━━━━━ SOURCE MATERIAL
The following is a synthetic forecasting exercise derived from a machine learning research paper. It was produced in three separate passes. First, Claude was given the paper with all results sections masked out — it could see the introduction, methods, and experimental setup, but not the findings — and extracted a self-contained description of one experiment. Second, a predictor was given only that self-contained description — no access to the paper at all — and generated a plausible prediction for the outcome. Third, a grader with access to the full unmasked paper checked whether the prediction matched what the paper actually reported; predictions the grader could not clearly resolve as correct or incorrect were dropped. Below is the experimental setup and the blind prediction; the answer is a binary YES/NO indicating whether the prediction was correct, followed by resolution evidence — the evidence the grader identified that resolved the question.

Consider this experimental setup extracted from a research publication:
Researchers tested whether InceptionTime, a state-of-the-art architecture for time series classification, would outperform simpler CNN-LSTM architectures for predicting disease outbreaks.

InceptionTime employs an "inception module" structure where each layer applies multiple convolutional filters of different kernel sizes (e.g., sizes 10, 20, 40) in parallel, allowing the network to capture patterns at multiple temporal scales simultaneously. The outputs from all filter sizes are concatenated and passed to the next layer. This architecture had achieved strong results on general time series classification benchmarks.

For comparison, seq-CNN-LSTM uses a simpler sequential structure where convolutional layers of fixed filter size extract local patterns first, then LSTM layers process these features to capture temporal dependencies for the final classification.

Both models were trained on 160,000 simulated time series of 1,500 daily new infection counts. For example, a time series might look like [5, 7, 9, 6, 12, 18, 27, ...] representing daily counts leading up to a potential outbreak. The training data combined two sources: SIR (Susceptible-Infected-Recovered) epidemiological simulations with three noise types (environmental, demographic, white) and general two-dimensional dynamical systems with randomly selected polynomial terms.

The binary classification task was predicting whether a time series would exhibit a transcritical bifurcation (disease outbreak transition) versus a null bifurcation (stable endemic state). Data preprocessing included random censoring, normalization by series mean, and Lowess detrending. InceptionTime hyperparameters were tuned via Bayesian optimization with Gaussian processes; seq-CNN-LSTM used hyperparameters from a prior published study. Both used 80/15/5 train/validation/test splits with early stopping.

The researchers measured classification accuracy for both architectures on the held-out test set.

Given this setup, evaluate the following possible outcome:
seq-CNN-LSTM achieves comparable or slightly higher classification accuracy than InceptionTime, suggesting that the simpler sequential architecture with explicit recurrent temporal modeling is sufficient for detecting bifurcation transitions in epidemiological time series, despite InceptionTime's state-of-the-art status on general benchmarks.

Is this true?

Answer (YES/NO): YES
━━━━━━━━━━
# WORK TO BE COMPLETED:
Report each line of the records that holds the word "were".

# SOLUTION TO THE EXERCISE:
The following is a synthetic forecasting exercise derived from a machine learning research paper. It was produced in three separate passes. First, Claude was given the paper with all results sections masked out — it could see the introduction, methods, and experimental setup, but not the findings — and extracted a self-contained description of one experiment. Second, a predictor was given only that self-contained description — no access to the paper at all — and generated a plausible prediction for the outcome. Third, a grader with access to the full unmasked paper checked whether the prediction matched what the paper actually reported; predictions the grader could not clearly resolve as correct or incorrect were dropped. Below is the experimental setup and the blind prediction; the answer is a binary YES/NO indicating whether the prediction was correct, followed by resolution evidence — the evidence the grader identified that resolved the question.
Both models were trained on 160,000 simulated time series of 1,500 daily new infection counts. For example, a time series might look like [5, 7, 9, 6, 12, 18, 27, ...] representing daily counts leading up to a potential outbreak. The training data combined two sources: SIR (Susceptible-Infected-Recovered) epidemiological simulations with three noise types (environmental, demographic, white) and general two-dimensional dynamical systems with randomly selected polynomial terms.
The binary classification task was predicting whether a time series would exhibit a transcritical bifurcation (disease outbreak transition) versus a null bifurcation (stable endemic state). Data preprocessing included random censoring, normalization by series mean, and Lowess detrending. InceptionTime hyperparameters were tuned via Bayesian optimization with Gaussian processes; seq-CNN-LSTM used hyperparameters from a prior published study. Both used 80/15/5 train/validation/test splits with early stopping.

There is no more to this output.